[Записи набора данных]
*****

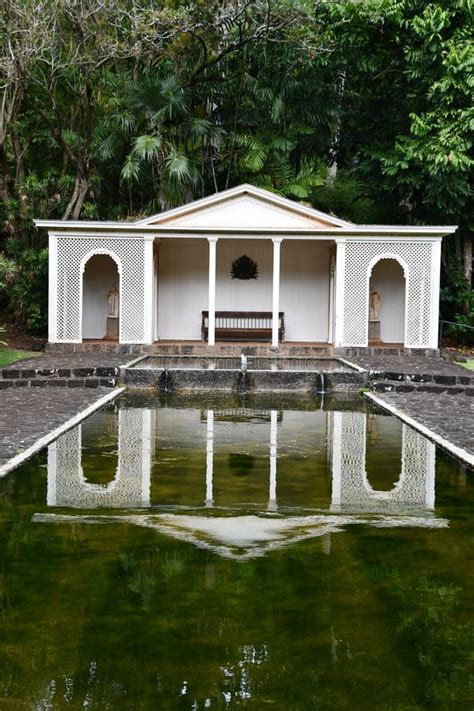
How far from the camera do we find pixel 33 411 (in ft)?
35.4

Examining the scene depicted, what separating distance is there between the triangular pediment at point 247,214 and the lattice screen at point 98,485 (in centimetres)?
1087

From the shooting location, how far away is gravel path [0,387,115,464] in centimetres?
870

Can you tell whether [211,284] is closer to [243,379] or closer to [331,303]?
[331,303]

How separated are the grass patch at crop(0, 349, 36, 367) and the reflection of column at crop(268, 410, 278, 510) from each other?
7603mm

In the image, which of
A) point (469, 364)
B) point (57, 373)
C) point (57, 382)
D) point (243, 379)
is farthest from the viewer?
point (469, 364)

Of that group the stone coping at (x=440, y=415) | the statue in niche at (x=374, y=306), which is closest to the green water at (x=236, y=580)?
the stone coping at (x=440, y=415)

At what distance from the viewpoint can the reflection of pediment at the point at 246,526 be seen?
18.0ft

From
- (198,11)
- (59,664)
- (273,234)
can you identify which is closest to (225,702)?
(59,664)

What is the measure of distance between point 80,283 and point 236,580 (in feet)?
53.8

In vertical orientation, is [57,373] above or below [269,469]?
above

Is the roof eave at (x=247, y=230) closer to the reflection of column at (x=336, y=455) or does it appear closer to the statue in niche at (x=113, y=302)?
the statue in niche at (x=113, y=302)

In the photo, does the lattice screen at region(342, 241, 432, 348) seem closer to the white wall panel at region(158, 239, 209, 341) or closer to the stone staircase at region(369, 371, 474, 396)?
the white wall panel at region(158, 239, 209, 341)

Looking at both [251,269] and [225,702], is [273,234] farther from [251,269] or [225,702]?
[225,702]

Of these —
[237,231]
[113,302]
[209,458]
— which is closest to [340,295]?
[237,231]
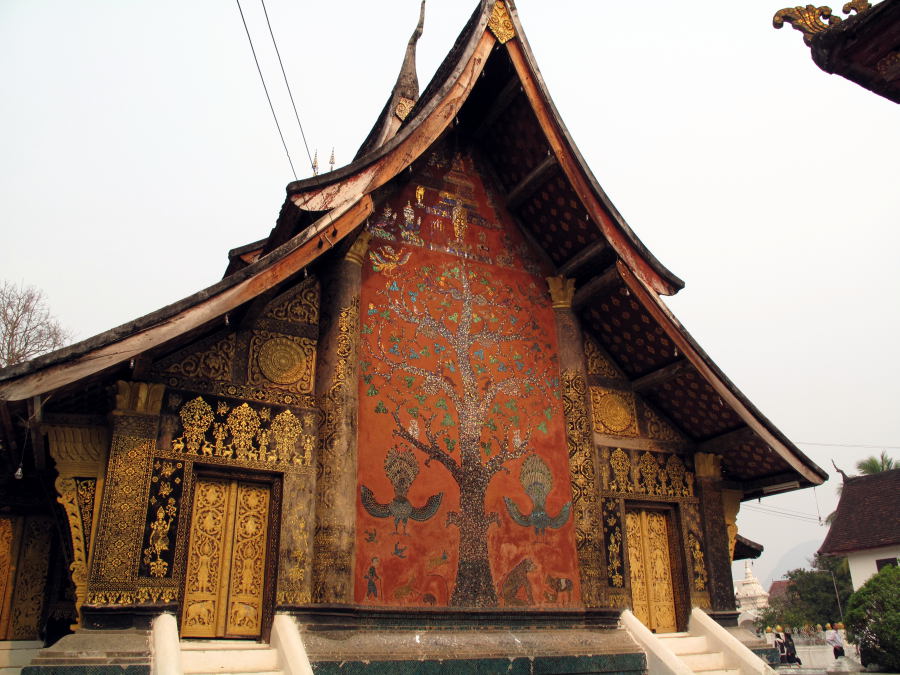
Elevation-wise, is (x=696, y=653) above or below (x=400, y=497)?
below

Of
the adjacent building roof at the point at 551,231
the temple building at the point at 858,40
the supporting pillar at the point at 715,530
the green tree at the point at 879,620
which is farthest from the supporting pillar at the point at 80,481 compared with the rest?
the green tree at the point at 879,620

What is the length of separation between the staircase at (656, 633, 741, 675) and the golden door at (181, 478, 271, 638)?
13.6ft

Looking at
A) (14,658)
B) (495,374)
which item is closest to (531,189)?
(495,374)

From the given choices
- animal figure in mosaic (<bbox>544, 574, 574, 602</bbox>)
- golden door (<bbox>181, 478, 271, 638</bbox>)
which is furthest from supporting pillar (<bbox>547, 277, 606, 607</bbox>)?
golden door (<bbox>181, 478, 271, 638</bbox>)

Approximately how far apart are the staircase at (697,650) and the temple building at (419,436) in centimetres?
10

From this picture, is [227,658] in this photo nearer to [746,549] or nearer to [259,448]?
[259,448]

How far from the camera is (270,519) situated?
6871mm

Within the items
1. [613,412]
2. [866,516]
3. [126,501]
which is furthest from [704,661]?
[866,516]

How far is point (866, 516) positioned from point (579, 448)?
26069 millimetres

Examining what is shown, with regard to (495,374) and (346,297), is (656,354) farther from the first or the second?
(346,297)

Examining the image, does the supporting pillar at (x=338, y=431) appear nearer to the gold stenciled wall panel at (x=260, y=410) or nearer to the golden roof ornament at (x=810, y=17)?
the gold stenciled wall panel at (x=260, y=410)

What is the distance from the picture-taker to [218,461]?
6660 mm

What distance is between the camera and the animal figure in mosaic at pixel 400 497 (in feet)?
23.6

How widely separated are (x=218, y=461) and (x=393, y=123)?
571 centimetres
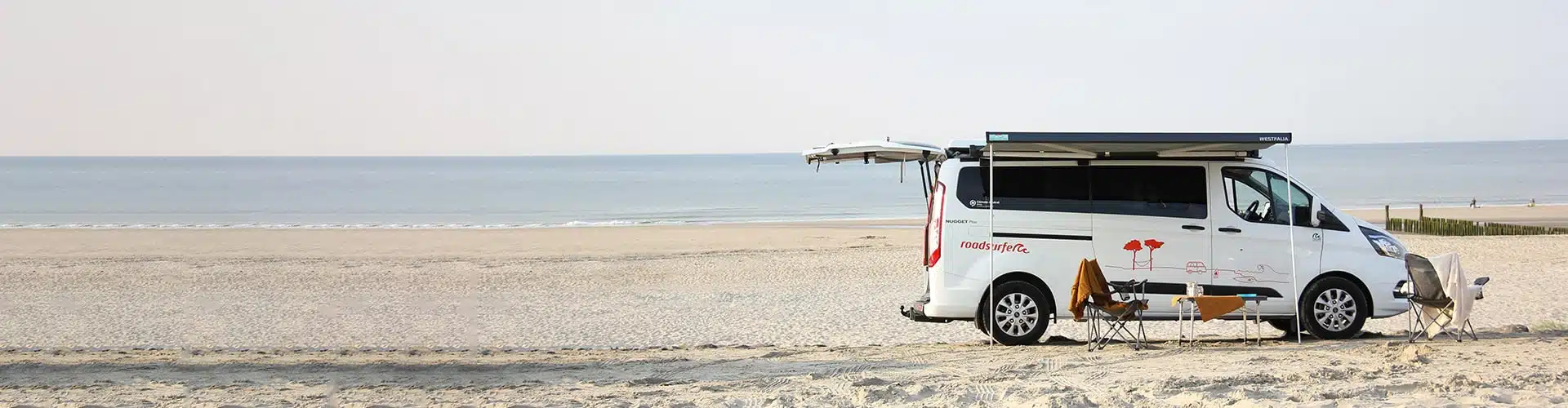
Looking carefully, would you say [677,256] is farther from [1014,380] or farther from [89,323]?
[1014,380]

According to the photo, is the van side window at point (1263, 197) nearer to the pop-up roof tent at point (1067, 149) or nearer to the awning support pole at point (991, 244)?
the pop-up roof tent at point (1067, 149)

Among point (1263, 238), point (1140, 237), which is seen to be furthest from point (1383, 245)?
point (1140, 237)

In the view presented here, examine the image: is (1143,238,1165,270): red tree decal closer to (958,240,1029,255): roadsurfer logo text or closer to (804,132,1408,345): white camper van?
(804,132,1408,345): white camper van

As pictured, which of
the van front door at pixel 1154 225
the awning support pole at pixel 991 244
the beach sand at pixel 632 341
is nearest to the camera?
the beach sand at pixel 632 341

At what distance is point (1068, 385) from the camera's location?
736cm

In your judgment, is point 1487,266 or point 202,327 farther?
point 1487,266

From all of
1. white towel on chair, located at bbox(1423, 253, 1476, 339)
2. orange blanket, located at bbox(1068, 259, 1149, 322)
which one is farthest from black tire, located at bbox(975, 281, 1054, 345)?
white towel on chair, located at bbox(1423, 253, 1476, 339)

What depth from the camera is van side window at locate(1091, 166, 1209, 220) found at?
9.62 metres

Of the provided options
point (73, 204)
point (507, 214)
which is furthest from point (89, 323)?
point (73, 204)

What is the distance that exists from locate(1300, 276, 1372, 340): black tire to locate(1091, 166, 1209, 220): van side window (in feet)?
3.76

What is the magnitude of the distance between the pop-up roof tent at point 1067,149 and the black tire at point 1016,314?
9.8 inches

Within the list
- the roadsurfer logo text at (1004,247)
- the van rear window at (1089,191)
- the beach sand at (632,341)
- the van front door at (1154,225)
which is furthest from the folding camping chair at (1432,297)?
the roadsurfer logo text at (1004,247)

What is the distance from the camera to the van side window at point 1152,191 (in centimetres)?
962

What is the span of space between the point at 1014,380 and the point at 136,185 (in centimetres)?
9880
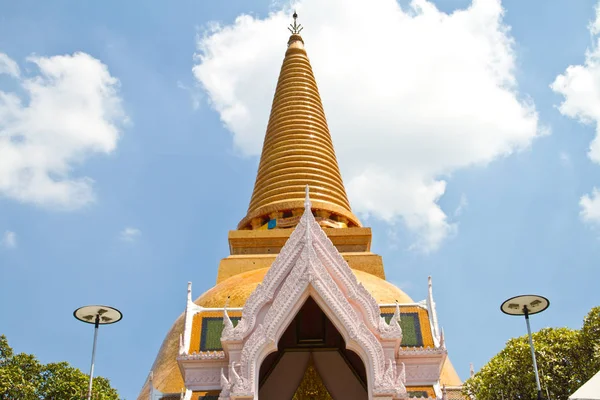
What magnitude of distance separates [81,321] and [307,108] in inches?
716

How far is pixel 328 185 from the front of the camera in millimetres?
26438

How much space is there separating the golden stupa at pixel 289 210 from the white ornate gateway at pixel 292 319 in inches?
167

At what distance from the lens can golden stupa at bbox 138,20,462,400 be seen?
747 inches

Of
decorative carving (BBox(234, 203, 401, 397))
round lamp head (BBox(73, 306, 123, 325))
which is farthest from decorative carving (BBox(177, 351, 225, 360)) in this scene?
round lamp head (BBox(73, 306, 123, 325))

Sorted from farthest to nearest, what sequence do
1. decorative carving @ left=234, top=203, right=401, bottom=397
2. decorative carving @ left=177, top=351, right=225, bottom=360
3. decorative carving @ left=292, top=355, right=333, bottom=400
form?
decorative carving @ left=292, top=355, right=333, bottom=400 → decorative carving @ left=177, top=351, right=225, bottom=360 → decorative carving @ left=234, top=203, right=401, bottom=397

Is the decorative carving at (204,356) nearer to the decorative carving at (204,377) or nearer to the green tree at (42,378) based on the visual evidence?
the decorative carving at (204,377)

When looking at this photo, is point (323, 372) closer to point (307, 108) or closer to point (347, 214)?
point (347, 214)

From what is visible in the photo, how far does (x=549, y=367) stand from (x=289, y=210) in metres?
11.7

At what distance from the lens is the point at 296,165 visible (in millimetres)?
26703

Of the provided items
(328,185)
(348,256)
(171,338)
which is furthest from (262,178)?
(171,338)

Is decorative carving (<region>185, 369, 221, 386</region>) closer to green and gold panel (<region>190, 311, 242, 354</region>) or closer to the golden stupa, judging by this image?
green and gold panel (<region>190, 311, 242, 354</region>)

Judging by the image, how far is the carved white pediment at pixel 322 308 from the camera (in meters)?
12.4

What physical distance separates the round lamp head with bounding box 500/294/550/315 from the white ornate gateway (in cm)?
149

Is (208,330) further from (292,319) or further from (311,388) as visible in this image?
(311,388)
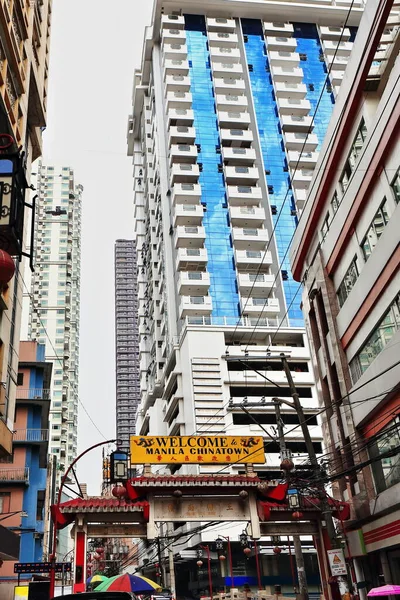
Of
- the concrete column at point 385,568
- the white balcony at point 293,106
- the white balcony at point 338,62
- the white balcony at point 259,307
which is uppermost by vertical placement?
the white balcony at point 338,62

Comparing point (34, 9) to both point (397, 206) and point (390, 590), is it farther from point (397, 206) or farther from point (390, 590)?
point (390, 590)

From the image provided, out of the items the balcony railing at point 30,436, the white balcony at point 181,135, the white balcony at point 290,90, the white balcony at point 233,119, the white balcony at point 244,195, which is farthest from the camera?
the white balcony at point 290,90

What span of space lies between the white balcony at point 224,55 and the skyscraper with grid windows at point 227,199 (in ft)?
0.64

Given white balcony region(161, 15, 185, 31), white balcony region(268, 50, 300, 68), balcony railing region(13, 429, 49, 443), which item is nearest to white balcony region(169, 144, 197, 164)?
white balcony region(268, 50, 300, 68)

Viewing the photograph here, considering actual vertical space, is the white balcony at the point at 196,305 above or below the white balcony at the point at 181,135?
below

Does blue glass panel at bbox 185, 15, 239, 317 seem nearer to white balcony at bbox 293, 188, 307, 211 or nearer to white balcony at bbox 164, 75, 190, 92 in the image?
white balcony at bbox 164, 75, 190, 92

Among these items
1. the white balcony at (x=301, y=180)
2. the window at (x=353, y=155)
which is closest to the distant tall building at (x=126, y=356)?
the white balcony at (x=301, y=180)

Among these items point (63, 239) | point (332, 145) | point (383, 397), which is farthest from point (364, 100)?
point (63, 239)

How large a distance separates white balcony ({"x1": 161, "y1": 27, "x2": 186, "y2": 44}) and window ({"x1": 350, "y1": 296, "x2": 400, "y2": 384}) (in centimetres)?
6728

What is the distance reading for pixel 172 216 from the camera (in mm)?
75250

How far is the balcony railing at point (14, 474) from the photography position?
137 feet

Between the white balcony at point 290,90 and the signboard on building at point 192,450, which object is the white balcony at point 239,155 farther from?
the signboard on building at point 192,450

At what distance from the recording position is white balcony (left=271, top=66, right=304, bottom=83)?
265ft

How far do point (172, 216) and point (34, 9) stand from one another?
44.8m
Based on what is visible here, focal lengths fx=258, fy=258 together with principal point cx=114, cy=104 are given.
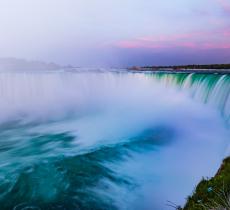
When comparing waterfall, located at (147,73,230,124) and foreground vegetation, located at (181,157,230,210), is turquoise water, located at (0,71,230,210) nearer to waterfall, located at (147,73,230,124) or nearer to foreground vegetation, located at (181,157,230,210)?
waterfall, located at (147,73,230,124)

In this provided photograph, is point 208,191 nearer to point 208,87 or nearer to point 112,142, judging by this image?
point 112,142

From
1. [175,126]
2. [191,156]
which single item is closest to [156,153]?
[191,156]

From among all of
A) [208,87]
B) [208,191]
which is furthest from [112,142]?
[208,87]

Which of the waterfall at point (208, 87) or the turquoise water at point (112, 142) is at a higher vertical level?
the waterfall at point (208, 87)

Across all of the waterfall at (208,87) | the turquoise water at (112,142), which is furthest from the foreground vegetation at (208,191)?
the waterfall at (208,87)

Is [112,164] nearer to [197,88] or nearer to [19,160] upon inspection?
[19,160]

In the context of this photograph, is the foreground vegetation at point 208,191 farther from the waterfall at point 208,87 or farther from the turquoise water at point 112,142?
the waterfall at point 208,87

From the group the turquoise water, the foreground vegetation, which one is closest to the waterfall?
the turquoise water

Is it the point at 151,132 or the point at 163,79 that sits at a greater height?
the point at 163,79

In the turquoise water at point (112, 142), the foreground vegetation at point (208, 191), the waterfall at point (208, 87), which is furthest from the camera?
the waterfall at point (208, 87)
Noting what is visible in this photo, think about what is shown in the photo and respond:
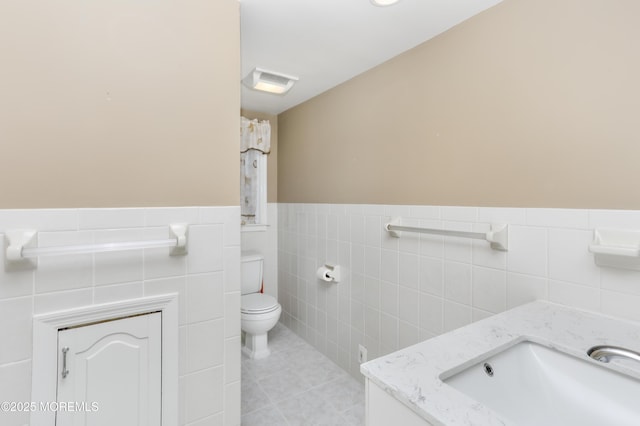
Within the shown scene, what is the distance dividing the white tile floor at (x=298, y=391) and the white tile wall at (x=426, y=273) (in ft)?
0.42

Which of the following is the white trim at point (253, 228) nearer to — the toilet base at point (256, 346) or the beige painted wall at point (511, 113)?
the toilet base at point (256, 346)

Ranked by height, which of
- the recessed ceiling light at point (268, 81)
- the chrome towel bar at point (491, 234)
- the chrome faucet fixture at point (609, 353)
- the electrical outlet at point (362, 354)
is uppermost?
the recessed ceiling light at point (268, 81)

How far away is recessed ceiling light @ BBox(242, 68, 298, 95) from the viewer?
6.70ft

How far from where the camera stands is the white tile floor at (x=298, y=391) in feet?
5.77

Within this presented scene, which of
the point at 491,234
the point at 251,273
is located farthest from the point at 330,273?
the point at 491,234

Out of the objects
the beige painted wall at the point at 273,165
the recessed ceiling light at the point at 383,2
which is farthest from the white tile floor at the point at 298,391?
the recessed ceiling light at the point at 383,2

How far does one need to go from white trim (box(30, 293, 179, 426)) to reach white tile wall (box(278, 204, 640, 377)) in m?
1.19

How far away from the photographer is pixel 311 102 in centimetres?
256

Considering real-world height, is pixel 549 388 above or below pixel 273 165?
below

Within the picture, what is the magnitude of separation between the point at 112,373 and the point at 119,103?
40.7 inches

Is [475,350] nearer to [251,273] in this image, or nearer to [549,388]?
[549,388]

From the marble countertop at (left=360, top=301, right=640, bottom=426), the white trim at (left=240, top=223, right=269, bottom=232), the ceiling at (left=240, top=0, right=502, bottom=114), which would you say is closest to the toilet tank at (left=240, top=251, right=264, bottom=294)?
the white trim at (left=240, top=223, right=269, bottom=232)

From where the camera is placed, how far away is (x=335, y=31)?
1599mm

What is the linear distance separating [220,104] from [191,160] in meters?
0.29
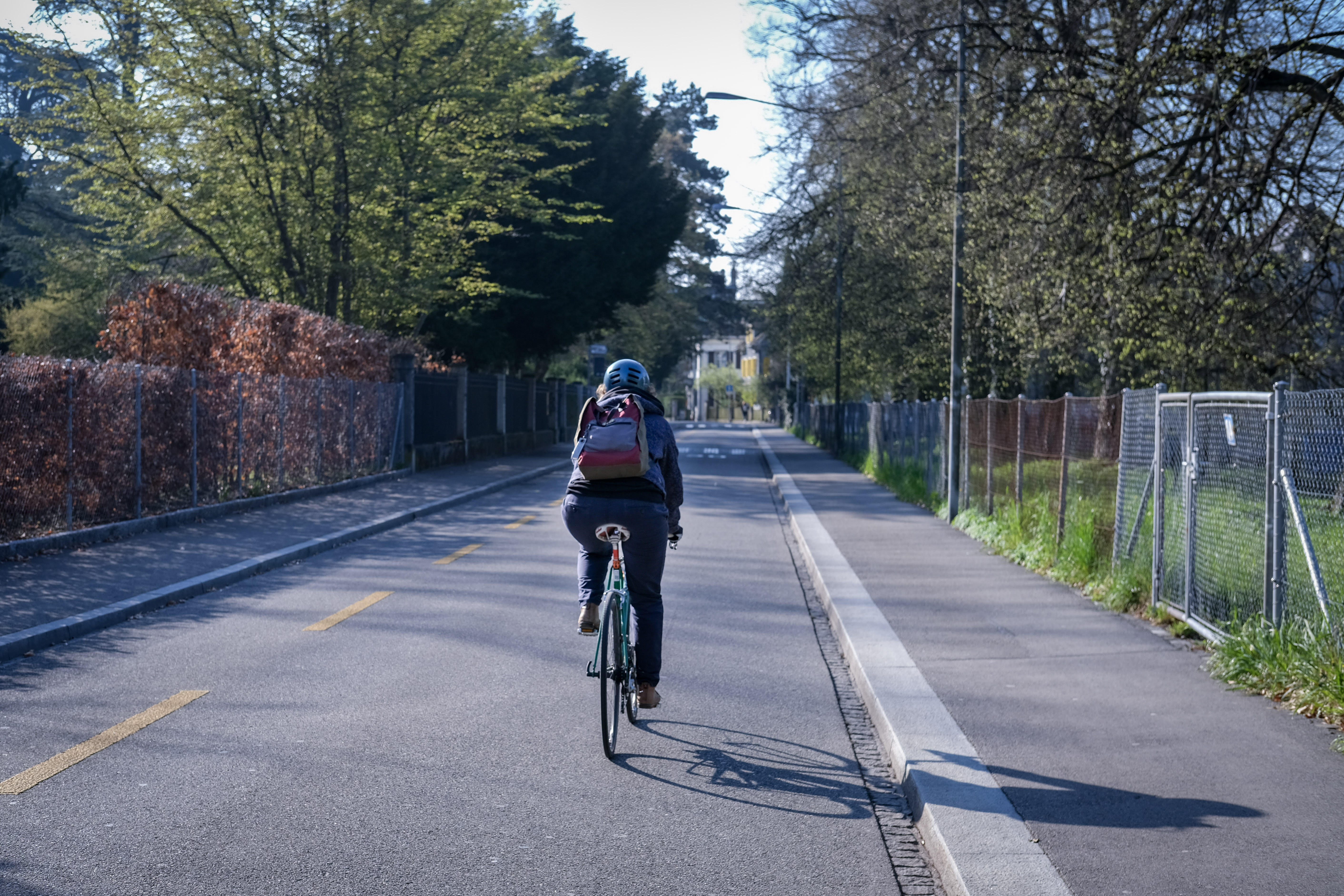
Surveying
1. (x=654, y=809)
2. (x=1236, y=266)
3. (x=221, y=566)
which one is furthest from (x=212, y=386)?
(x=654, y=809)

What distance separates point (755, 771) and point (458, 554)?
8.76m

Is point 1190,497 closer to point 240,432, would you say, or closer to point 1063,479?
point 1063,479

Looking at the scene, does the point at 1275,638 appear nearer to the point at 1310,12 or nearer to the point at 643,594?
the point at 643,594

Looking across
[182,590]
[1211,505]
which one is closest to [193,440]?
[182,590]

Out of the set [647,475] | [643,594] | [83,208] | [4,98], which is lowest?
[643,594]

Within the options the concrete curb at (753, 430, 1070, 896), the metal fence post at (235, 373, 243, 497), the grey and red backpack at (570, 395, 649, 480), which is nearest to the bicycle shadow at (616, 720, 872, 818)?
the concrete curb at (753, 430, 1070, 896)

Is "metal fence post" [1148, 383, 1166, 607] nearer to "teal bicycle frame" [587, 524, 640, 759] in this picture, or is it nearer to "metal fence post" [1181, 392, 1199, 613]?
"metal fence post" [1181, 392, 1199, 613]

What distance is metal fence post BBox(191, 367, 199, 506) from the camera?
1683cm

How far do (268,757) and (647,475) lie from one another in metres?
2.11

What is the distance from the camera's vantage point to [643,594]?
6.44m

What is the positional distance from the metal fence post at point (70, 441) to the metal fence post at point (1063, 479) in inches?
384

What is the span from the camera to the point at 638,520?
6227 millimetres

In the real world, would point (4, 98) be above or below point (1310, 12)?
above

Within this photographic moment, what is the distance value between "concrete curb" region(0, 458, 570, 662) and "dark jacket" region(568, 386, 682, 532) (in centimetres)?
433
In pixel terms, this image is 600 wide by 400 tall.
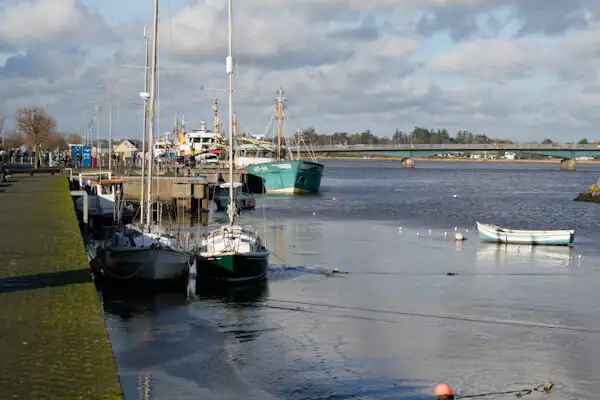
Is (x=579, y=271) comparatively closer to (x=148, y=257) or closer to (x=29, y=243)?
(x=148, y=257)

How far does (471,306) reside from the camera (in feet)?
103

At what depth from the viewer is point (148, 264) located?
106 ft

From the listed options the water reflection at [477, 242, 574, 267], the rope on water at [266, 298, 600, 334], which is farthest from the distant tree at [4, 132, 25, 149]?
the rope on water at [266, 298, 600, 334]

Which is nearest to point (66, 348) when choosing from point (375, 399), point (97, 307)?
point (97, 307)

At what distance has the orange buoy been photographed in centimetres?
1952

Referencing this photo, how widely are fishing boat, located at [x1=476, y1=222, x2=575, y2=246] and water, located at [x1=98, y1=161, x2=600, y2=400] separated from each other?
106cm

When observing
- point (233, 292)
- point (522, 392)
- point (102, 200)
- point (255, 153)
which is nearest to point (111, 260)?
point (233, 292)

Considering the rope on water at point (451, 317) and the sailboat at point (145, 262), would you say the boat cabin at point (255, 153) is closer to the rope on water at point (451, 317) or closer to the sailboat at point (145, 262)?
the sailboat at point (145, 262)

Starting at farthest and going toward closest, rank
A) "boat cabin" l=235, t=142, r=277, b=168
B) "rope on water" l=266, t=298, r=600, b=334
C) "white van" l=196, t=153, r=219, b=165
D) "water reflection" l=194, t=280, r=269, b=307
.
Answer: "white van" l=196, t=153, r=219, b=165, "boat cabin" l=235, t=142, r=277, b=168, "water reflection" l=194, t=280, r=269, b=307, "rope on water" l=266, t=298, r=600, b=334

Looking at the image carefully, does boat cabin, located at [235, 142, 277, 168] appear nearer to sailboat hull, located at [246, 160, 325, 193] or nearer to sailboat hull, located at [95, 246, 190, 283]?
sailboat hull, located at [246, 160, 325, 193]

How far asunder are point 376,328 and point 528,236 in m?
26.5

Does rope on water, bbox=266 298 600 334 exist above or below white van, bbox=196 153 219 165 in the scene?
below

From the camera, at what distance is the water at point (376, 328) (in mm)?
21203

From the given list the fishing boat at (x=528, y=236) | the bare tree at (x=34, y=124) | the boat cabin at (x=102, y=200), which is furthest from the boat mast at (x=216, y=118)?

*****

Описание задания: Перепишите строки от строки с «What magnitude of» до строки с «decorative carving @ left=292, top=355, right=333, bottom=400 →» включительно, заменив «golden stupa» на «gilded stupa» и оставив всё остальное без изменений.

Выполненное задание:
What magnitude of distance separates [81,321] and [307,108] in inches?
716

How far is pixel 328 185 from the front of the camera in millimetres?
26438

How much space is there separating the gilded stupa at pixel 289 210 from the white ornate gateway at pixel 292 319 in inches?
167

At what distance from the lens can gilded stupa at bbox 138,20,462,400 be seen?
747 inches

Of
decorative carving (BBox(234, 203, 401, 397))
round lamp head (BBox(73, 306, 123, 325))
which is farthest from decorative carving (BBox(177, 351, 225, 360)) in this scene?
round lamp head (BBox(73, 306, 123, 325))

Sorted from farthest to nearest, what sequence do
1. decorative carving @ left=234, top=203, right=401, bottom=397
2. decorative carving @ left=177, top=351, right=225, bottom=360
3. decorative carving @ left=292, top=355, right=333, bottom=400
form?
decorative carving @ left=292, top=355, right=333, bottom=400 → decorative carving @ left=177, top=351, right=225, bottom=360 → decorative carving @ left=234, top=203, right=401, bottom=397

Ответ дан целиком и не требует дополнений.